В то же время царь быстро приобретал властные привычки. Обыкновенно он выслушивал мнения других и оставлял всех в неведении относительно решения, которое собирался принять, до следующего заседания, где оно уже не подлежало обсуждению. Если кто-нибудь все-таки пытался оспорить его, Александр проявлял чрезвычайное упорство. «Вступив в спор с императором, – вспоминал Строганов, – следовало опасаться, чтобы он не заупрямился, и благоразумнее было отложить возражения до следующего случая». Но царь проявлял уступчивость лишь в вопросах внутреннего управления; в делах внешней политики Александр был непоколебим. Чарторийский в свою очередь отмечал еще одну его особенность: «Те, кто побуждал императора принять немедленно энергические меры, мало знали его. Такие настояния всегда вызывали в нем стремление отступить, поэтому они были совершенно нецелесообразны и только могли колебать его доверие».

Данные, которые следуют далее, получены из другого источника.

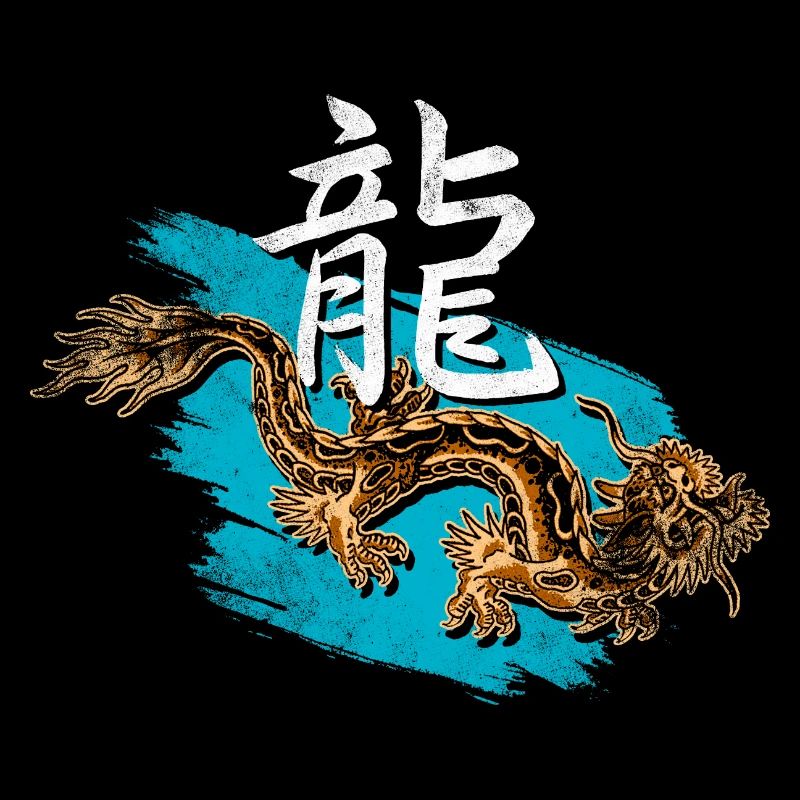 Drache mit chinesischen Schirftzeichen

В последнем замечании сказывается прежде всего характер самого царя, но были тут и посторонние влияния, призывавшие его к осторожности.

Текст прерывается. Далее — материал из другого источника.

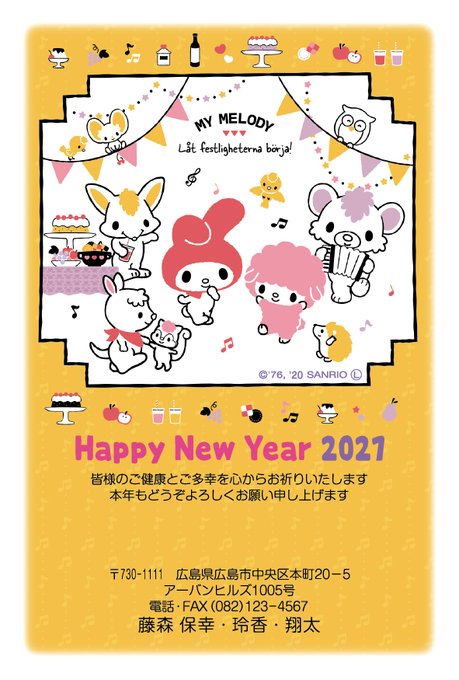 宛名印刷のtwitterイラスト検索結果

В августе в Петербург приехал Лагарп.

Это был уже не прежний идеалист-теоретик, а политик, причем политик неудавшийся, что отразилось на его воззрениях. Повторяя из приличия старый припев о свободе и равенстве, он с негодованием выступал против призрачной свободы народного представительства и видел благо в разумном, просвещенном самодержавии, охраняющем страну от гибельной игры раздраженных самолюбий и сумасбродных идей, рядящихся в мантию либерализма.

Александр с удовольствием возобновил эту идиллическую дружбу. Когда жена Лагарпа сказала ему, что в Париже все без ума от молодого русского царя, Александр, приятно покраснев, скромно ответил:

– Если во мне есть что-либо, заслуживающее расположения, то кому я этим обязан, как не вашему мужу? Если бы не было Лагарпа, не было бы и Александра.

Государь посещал свергнутого диктатора два раза в неделю, но поскольку из-за обилия дел никогда не мог заранее назначить день и час, то Лагарп не выходил из дома, в ожидании визита. Часто Александр заставал его еще в халате. В их отношениях царь продолжал выдерживать роль молодого воспитанника, благоговеющего перед старым наставником. Лагарп был польщен и говорил без умолку.

– Я не поздравляю вас с тем, что вы сделались властителем тридцати шести миллионов подобных себе людей, – ораторствовал он, – но я радуюсь, что судьба их отныне в руках монарха, который убежден, что права человека – не пустой призрак, и что глава народа есть его первый слуга. Вам предстоит теперь применить на деле те начала, которые вы признаете истинными. Я воздержусь давать вам советы, но есть один, мудрость которого я уразумел в несчастные восемнадцать месяцев, когда я был призван управлять страной. Он состоит в том, чтобы в течение некоторого времени не останавливать обычного хода администрации, не выбивать ее из давней колеи, а внимательно следить за ходом дел, избегая скоропостижности и насильственности реформ. Искренне желаю, чтобы человеколюбивый Александр занял видное место в летописях мира, между благодетелями рода человеческого и защитниками начал истины и добра.

Он предостерегал Александра от либеральных увлечений, убеждал дорожить своей властью, видоизменять ее постепенно, без крика и шума народных собраний, и указывал на пример Пруссии, открывшей тайну, как соединить абсолютизм с законностью и правосудием.

Касаясь 11 марта, Лагарп был настолько наивен, что имел претензию думать, будто первый открыл своему воспитаннику суть дела. Он с жаром доказывал, что виновных надо искать среди высокопоставленных особ и что их следует немедленно привлечь к суду. Александр смущенно отвечал, что это совершенно невозможно при нынешнем состоянии умов, волнуемых слухами о реформах, и ввиду сильной аристократической партии, привыкшей к дворцовым переворотам и опирающейся на гвардию.